__Parts of the exercise__
1. Transcribe the part of the passage on kernel atomic contexts starting with "You might by" and going on through "mutex or semaphore.".
2. In the passage on kernel atomic contexts, condense the paragraph beginning "There were a bunch of places" into a short bulleted list that keeps its main facts.

#### Source extract ####

You might by this point have figured out the rule, which is that you're not allowed to invoke the scheduler from within an atomic context (i.e. holding a spin-lock / interrupts are disabled / etc), or the world will explode. As a consequence, if you want to lock something while holding another spin-lock, it had better also be protected by a spin-lock (or by RCU); if you want to reliably dynamically allocate memory while juggling a bunch of locks, you'd better not do it while holding anything lower-level than a mutex or semaphore.

There were a bunch of places along the way of implementing the cgroups threadgroup interface patches where I had to tread carefully around my concurrency primitives to not break this rule. There's a macro in linux called "might_sleep()" which you can drop in your scheduler-invoking code as a debugging measure, and it will do a runtime check that everything is OK when it gets hit (there's even a "might_sleep_if(...)" version). But (a) the developer has to think to put it there, and developers are unreliable, and (b) it's a runtime check for something that seems like a static property of the code.

#### Records supplied ####

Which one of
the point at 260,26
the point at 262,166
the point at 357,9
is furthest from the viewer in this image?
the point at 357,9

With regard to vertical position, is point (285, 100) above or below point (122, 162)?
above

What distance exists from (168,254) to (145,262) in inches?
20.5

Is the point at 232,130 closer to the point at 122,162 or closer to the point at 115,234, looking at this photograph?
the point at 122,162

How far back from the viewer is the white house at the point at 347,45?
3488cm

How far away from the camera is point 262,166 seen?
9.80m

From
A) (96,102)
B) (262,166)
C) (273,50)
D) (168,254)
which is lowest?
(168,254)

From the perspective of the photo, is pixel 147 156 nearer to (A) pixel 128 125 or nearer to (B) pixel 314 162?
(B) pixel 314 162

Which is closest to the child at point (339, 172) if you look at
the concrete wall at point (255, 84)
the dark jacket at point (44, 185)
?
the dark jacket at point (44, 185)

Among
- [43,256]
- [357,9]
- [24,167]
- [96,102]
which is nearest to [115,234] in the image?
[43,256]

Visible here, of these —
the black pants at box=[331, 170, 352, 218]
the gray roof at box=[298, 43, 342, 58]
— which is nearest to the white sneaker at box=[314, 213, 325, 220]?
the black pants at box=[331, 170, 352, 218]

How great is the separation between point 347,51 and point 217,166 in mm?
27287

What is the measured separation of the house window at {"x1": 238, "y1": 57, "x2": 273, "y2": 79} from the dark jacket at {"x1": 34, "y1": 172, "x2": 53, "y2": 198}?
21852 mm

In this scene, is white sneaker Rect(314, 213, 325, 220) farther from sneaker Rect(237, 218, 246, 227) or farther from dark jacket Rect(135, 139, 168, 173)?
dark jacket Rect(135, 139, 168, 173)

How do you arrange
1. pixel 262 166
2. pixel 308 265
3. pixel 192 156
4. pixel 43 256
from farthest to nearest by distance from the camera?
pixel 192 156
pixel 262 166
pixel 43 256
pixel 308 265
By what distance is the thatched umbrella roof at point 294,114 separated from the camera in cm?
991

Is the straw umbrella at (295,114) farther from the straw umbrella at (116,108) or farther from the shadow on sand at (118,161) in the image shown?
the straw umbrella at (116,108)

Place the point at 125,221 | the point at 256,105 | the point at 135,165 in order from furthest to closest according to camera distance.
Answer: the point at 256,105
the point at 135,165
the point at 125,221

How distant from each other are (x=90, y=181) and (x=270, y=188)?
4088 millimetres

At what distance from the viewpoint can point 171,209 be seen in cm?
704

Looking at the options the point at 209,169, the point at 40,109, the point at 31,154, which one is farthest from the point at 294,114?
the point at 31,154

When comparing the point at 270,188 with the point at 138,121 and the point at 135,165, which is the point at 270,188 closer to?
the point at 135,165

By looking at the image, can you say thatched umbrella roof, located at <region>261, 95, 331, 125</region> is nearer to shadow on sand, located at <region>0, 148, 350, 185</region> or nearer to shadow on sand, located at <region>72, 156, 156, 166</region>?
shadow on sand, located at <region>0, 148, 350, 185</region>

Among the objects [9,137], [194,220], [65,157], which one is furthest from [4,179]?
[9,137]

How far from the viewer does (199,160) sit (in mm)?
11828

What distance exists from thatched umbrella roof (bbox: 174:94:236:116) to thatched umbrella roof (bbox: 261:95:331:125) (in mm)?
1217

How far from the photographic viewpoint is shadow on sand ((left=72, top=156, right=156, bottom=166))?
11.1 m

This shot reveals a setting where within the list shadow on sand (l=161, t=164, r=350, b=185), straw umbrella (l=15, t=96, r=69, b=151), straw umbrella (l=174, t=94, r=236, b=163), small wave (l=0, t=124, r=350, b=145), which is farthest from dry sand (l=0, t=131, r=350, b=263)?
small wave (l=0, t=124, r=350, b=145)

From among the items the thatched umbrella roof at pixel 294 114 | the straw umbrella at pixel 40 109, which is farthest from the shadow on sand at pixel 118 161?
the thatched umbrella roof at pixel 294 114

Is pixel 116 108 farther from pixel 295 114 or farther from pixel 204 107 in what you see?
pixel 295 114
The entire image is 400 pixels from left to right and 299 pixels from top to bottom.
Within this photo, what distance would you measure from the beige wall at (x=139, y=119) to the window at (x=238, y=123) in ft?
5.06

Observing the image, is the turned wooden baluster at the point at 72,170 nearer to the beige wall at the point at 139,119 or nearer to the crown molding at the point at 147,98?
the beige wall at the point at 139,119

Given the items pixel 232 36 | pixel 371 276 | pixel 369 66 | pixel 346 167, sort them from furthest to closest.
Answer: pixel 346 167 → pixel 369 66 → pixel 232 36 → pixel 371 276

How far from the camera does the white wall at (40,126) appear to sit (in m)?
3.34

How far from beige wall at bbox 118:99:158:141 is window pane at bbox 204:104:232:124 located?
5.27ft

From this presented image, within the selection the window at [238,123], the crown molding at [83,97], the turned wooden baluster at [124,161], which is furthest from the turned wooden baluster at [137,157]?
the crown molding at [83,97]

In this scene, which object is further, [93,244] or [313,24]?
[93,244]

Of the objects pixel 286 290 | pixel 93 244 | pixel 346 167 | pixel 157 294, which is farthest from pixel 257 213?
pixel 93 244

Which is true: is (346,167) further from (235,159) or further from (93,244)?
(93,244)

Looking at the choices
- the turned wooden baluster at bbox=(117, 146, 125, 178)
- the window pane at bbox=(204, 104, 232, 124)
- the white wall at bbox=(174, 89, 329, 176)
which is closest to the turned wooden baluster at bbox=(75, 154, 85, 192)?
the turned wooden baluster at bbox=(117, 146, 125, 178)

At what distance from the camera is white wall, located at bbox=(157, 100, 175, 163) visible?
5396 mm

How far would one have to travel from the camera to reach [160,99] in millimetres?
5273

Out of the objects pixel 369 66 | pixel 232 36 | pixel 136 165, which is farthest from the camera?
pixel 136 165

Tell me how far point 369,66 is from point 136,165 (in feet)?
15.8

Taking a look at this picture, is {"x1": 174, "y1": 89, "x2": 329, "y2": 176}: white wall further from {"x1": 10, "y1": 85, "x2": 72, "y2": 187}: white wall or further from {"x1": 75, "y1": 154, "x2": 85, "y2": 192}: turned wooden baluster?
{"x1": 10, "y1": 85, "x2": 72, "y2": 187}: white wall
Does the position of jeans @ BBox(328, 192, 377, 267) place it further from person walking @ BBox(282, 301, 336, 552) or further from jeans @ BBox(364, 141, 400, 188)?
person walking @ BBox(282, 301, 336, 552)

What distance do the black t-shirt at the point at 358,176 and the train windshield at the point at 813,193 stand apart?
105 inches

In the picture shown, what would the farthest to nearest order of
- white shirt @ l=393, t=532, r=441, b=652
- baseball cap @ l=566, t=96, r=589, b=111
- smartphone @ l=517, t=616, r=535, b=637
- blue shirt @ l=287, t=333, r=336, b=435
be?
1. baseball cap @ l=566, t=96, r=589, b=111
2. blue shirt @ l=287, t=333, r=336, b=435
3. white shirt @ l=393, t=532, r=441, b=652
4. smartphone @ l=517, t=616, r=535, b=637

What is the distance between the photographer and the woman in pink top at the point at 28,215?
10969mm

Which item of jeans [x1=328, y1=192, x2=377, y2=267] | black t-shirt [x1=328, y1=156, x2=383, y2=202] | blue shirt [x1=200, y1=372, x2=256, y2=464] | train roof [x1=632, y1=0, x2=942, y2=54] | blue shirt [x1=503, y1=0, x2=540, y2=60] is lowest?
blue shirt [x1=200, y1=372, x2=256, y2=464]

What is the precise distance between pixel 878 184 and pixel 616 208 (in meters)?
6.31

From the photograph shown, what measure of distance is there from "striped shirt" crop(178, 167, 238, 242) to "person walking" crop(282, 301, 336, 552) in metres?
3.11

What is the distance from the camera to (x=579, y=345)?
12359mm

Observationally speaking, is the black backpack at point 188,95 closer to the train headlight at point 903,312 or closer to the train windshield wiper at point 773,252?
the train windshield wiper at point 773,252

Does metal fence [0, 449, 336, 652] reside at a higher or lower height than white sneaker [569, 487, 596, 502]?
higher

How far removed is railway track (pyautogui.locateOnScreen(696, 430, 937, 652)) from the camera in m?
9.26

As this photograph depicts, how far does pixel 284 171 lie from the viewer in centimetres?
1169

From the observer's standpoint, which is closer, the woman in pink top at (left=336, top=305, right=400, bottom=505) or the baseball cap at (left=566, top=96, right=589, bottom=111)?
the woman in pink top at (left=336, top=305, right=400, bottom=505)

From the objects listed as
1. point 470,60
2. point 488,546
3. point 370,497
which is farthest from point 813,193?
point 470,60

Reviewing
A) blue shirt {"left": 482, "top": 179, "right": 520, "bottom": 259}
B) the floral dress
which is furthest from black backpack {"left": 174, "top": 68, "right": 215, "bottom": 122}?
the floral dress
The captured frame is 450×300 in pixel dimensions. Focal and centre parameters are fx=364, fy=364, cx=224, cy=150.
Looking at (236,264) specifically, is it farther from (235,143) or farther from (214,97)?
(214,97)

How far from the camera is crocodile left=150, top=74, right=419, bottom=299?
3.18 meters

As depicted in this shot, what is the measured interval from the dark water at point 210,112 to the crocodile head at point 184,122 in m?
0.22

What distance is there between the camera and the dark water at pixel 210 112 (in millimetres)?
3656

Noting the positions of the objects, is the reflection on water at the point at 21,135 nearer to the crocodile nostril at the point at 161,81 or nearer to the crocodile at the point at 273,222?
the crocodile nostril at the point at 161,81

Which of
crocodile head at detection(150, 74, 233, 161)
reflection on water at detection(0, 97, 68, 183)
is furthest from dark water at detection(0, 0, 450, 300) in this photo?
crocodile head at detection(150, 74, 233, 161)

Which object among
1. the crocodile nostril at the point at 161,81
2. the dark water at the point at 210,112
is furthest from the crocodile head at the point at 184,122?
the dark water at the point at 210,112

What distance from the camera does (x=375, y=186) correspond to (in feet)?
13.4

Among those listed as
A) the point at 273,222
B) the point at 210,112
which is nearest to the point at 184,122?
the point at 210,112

####

__Task answers__
1.
You might by this point have figured out the rule, which is that you're not allowed to invoke the scheduler from within an atomic context (i.e. holding a spin-lock / interrupts are disabled / etc), or the world will explode. As a consequence, if you want to lock something while holding another spin-lock, it had better also be protected by a spin-lock (or by RCU); if you want to reliably dynamically allocate memory while juggling a bunch of locks, you'd better not do it while holding anything lower-level than a mutex or semaphore.

2.
- Implementing the cgroups threadgroup interface patches required careful handling of concurrency primitives at several points to avoid breaking the rule.
- Linux provides a macro, "might_sleep()", that can be placed in scheduler-invoking code as a debugging measure. It performs a runtime check when it is hit. A "might_sleep_if(...)" version also exists.
- Its weaknesses:
  - Developers must remember to add it, and developers are unreliable.
  - It checks at runtime something that seems to be a static property of the code.